Текст для чтения »
○ ○ ○ ○

Нереволюционер Карамзин в революционной Франции. Но он достаточно тонок и умен, чтобы понять, сколь многое из любезной ему французской культуры явилось увертюрой, предысторией революции.

Карамзин уверенно рассуждает о Тарпейской скале и цикуте, ожидающей «маркиза»; но революция, Робеспьер клянутся именем Руссо, — а разве способен молодой, чувствительный русский путешественник отречься от любимейшего писателя?

"Жан-Жак Руссо прославил один кофейный дом, Le Cafe de le Regence, тем, что всякий день играл там в шашки. Любопытство видеть великого автора привлекало туда столько зрителей, что полицеймейстер должен был приставить к дверям караул. И ныне еще собираются там ревностные жан-жакисты пить кофе в честь руссовой памяти. Стул, на котором он сиживал, хранится как драгоценность. Мне сказывали, что один из почитателей философа давал за него 500 ливров, но хозяин не хотел продать его".

○ ○ ○ ○

Собранные данные »
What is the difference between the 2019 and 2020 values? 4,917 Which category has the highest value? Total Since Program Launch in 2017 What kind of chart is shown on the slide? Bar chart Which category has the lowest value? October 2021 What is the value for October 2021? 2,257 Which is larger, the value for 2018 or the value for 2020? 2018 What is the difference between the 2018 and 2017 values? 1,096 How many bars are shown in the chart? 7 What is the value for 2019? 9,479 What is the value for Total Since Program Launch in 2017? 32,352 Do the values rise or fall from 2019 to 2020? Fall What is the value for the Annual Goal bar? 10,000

○ ○ ○ ○

Задания »
1 – Сколько, согласно тексту о Карамзине, предлагал один из почитателей Руссо за его стул?
2 – Пожалуйста, напишите продолжение текста о Карамзине, начиная после последнего приведенного предложения.
Материал здесь никакой роли не играет.

Ответы »
1 – 500 ливров.

2 –
Позже, отыскивая в самых крайних проявлениях революции таинственное движение истории, заставляя себя не поддаваться ни чувству восхищения перед прогрессом, ни чувству страха перед средствами революции, Карамзин написал строки, которые по цензурным причинам не смог включить в русское издание своих «Писем».

"Французская революция-одно из тех событий, которые определяют судьбы людей на много последующих веков. Новая эпоха начинается: я ее вижу, но Руссо ее предвидел. Прочтите примечание в «Эмиле», и книга выпадет из ваших рук{23}. Я слышу декламацию и «за» и «против», но я далек от того, чтобы подражать этим крикунам. Я признаюсь, что мысли мои об этом недостаточно зрелы. События следуют друг за другом как волны взволнованного моря, и есть еще люди, которые считают, что революция уже окончена! Нет! Нет! Мы еще увидим много удивительных вещей. Крайнее волнение умов служит этому предзнаменованием. Опускаю занавес".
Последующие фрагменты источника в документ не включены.